Etta and Otto and Russell and James

by Emma Hooper, '03 BA(Hons), Hamish Hamilton (Canada), Simon & Schuster (United States), hamishhamilton.ca

Otto finds a note left by his wife in the kitchen of their farmhouse in windswept Saskatchewan. Eighty-three-year-old Etta will be walking 3,200 kilometres to see the ocean, but somehow, Otto understands. He took his own journey once before, to fight in a faraway land. With Etta gone, Otto struggles with his demons of war. Hooper was featured as one of The Guardian's most promising debut novelists of 2015.


When the Bubble Bursts: Surviving the Canadian Real Estate Crash

by Hilliard MacBeth, '71 BA, Dundurn, dundurn.com/books/when_bubble_bursts

Investment manager MacBeth believes that Canadians have too much of their investment capital and savings tied up in real estate when better opportunities are about to appear. He argues that Canada is in the midst of a real-estate bubble that will soon burst. What can Canadians do to prepare financially for retirement and to take advantage of the coming buying opportunity?


The End of Memory: A Natural History of Aging and Alzheimer's

by TORONTO, '67 BSc, '09 DSc (Honorary), HarperCollins Publishers Ltd., jayingram.ca

This award-winning science writer charts the history of Alzheimer's from before it was noted by Alois Alzheimer right through to the 21st century, as researchers continue to search for a cure. In the spirit of Siddhartha Mukherjee's The Emperor of All Maladies, this book is for those who want to find out the truth about an affliction that courses through families and, in some cases, inexplicably affects people early in their lives.

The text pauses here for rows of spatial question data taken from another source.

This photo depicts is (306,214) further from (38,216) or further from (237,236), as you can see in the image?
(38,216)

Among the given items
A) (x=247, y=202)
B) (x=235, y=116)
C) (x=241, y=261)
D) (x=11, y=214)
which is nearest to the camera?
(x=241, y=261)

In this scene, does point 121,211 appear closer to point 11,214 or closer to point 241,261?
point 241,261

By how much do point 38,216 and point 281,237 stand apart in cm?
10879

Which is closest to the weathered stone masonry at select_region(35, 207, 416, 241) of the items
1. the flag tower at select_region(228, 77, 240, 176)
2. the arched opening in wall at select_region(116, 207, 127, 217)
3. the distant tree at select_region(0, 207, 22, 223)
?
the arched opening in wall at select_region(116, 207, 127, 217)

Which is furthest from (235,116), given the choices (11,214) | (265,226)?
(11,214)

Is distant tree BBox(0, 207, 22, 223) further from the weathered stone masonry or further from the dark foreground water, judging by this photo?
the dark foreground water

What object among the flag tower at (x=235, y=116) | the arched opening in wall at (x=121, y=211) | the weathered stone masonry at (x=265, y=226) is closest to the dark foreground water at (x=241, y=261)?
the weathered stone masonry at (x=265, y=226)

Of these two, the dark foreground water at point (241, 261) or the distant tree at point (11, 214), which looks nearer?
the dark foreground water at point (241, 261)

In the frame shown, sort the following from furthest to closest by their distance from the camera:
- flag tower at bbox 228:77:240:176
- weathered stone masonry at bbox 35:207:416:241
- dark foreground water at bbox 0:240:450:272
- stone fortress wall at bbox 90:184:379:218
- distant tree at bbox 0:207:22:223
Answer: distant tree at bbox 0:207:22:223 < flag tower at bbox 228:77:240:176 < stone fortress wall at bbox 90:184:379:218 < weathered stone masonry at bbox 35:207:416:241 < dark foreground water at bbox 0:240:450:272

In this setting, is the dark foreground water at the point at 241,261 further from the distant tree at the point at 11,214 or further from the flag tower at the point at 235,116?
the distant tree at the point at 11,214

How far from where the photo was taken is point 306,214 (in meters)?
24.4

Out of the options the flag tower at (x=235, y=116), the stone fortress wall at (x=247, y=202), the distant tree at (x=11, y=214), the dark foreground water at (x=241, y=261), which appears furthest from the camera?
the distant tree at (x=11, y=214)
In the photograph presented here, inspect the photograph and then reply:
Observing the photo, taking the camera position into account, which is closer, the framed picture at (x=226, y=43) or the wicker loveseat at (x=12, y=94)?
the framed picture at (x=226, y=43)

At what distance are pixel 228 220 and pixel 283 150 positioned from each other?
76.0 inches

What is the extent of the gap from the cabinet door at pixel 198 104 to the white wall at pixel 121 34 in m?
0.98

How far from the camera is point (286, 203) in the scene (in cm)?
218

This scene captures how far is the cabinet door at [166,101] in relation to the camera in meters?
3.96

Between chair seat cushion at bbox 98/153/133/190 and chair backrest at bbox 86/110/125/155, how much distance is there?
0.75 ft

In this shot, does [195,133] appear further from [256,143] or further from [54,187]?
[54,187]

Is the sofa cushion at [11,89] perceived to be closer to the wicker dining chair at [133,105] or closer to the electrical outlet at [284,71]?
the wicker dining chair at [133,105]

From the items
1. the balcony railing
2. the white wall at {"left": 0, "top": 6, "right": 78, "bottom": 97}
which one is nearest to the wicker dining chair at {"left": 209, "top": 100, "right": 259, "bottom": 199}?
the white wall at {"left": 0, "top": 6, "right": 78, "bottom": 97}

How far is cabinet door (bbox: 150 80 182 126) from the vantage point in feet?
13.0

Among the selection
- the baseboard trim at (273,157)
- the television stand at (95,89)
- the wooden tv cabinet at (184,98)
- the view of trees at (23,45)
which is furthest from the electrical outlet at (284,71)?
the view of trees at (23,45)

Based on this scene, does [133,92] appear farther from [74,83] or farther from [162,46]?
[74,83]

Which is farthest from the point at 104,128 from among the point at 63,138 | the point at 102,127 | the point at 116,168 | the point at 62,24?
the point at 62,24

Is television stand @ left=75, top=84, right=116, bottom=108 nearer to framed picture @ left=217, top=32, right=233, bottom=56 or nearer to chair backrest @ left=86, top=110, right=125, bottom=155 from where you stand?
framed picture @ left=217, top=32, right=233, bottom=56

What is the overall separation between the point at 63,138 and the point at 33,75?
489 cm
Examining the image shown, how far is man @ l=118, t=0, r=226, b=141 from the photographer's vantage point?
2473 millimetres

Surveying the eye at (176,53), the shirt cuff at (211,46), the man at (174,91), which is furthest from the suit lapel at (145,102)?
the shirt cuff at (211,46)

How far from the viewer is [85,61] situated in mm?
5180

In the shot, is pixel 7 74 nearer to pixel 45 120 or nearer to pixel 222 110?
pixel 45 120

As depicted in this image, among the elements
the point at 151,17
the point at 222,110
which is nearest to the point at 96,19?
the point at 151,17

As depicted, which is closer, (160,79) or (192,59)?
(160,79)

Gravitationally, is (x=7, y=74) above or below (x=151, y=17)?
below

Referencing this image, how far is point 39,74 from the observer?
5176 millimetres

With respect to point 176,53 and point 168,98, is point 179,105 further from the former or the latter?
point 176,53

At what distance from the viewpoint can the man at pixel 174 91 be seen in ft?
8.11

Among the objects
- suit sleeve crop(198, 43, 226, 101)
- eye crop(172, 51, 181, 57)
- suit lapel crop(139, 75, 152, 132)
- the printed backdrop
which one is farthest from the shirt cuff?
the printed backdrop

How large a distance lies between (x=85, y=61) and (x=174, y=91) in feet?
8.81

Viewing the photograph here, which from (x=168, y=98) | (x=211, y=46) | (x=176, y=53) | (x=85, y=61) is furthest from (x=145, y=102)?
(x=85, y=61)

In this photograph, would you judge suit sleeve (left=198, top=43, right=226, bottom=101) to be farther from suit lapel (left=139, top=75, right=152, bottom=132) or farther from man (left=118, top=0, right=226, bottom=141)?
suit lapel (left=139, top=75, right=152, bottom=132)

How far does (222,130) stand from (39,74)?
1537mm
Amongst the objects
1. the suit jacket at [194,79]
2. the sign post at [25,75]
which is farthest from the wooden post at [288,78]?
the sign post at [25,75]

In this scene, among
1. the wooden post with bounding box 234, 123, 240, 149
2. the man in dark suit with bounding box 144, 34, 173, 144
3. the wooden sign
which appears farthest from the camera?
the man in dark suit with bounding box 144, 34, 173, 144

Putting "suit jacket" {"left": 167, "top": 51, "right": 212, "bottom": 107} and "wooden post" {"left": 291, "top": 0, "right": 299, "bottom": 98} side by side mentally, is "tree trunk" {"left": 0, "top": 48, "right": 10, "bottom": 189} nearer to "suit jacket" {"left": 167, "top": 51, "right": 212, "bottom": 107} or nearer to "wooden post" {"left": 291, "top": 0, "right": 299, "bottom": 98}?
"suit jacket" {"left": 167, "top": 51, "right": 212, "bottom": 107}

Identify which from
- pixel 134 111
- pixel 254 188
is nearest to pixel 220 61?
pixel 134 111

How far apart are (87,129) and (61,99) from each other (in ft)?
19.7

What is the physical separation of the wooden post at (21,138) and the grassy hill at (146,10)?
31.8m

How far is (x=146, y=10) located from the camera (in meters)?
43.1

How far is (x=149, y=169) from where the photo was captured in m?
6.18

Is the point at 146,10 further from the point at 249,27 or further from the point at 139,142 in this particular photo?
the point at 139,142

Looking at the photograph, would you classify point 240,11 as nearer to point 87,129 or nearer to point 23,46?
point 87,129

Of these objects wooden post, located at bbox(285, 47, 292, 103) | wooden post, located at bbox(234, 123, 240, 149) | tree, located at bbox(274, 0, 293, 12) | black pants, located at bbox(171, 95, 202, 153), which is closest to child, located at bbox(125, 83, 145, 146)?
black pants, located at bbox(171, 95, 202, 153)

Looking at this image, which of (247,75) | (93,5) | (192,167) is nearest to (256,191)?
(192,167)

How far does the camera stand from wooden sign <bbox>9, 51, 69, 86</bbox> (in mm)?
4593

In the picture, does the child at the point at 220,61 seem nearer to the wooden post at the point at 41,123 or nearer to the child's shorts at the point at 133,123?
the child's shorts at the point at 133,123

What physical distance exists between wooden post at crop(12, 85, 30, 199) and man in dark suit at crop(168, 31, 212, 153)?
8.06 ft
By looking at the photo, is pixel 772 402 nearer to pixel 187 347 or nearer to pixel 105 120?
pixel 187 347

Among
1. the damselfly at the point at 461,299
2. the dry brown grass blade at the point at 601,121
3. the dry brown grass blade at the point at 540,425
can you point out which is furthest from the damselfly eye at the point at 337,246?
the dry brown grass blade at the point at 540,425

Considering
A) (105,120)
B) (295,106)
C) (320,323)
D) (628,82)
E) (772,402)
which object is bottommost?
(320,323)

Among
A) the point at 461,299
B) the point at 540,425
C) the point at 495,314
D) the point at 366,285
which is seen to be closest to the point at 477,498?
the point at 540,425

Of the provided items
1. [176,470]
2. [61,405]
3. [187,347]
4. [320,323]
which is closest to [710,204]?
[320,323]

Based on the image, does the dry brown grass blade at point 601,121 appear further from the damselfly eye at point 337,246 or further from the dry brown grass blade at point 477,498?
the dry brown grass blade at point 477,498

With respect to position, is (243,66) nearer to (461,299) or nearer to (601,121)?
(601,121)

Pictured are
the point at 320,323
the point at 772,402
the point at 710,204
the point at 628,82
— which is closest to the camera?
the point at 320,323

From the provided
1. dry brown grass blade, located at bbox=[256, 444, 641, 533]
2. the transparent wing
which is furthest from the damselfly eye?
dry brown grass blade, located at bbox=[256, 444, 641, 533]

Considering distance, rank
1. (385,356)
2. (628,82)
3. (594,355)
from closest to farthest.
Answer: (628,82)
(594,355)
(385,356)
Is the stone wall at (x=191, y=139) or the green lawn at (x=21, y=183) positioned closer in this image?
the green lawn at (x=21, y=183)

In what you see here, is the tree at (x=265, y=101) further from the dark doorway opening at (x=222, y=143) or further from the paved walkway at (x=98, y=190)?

From the Elephant's Back: Collected Essays and Travel Writings

by Lawrence Durrell with introduction by editor James Gifford, '06 PhD, University of Alberta Press, uap.ualberta.ca

Best known for his novels and travel writing, Durrell defied easy classification within 20th-century modernism. Recontextualized, these 38 essays and letters reveal Durrell's maturation as an artist. Durrell fans and scholars will treasure this selection of rare non-fiction.